● Written task: Could you rewrite the rows below with every "blurred tree" changed to "distant tree" and nothing else altered, leaving out the pictures?

● Records for processing:
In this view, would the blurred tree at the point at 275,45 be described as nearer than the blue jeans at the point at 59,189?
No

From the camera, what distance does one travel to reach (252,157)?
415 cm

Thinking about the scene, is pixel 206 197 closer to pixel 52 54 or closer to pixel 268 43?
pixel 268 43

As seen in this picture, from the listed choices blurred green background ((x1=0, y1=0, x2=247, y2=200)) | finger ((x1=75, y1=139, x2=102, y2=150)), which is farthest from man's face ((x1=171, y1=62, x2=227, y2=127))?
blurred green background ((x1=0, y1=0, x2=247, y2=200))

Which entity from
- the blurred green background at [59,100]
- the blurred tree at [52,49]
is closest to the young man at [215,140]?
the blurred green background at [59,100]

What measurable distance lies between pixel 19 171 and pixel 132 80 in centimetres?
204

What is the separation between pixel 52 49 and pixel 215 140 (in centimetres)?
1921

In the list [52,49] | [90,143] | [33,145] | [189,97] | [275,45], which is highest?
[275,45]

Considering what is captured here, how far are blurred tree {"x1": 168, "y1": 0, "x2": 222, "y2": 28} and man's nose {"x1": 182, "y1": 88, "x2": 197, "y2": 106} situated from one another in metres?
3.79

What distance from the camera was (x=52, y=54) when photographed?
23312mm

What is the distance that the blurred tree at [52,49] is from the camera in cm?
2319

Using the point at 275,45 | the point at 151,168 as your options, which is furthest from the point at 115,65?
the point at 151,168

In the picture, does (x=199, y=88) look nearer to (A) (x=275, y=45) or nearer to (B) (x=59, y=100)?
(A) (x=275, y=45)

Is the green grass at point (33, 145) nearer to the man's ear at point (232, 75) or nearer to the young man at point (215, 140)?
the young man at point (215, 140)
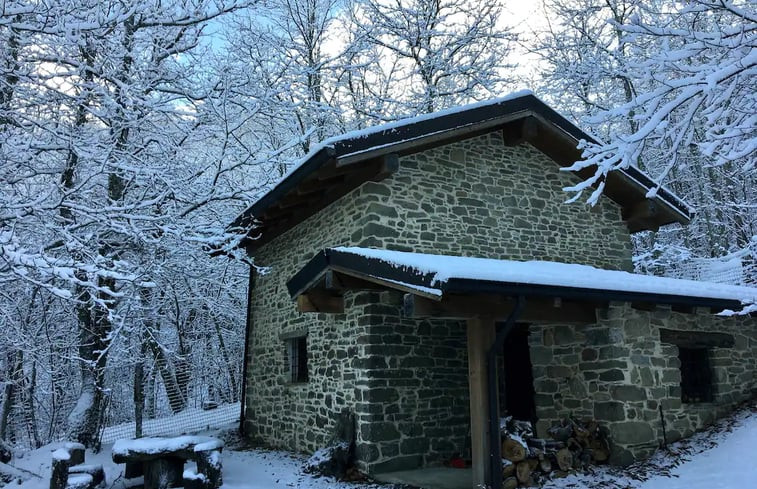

● Solution for this exercise:
In this view, would the distant tree at the point at 275,45 be described as nearer than the blue jeans at the point at 59,189?
No

From the camera, what distance does one travel to reach (252,157)?
415 cm

Thinking about the scene, is pixel 206 197 closer to pixel 52 54 or closer to pixel 268 43?
pixel 268 43

As seen in this picture, from the listed choices blurred green background ((x1=0, y1=0, x2=247, y2=200)) | finger ((x1=75, y1=139, x2=102, y2=150)), which is farthest from man's face ((x1=171, y1=62, x2=227, y2=127))?
blurred green background ((x1=0, y1=0, x2=247, y2=200))

Which entity from
- the blurred green background at [59,100]
- the distant tree at [52,49]
is closest to the young man at [215,140]?
the blurred green background at [59,100]

What measurable distance lies between pixel 19 171 and pixel 132 80 in centimetres?
204

What is the separation between pixel 52 49 and pixel 215 140 (in centimetres)?
1921

In the list [52,49] | [90,143] | [33,145] | [189,97] | [275,45], which is highest?
[275,45]

Considering what is captured here, how far are distant tree {"x1": 168, "y1": 0, "x2": 222, "y2": 28} and man's nose {"x1": 182, "y1": 88, "x2": 197, "y2": 106} situated from one another in metres?
3.79

What distance from the camera was (x=52, y=54) when photographed?
23312mm

What is the distance that the distant tree at [52,49] is from the camera in cm?
2319

Using the point at 275,45 | the point at 151,168 as your options, which is furthest from the point at 115,65?
the point at 151,168

In the picture, does (x=199, y=88) look nearer to (A) (x=275, y=45) or nearer to (B) (x=59, y=100)?
(A) (x=275, y=45)

Is the green grass at point (33, 145) nearer to the man's ear at point (232, 75) or nearer to the young man at point (215, 140)?
the young man at point (215, 140)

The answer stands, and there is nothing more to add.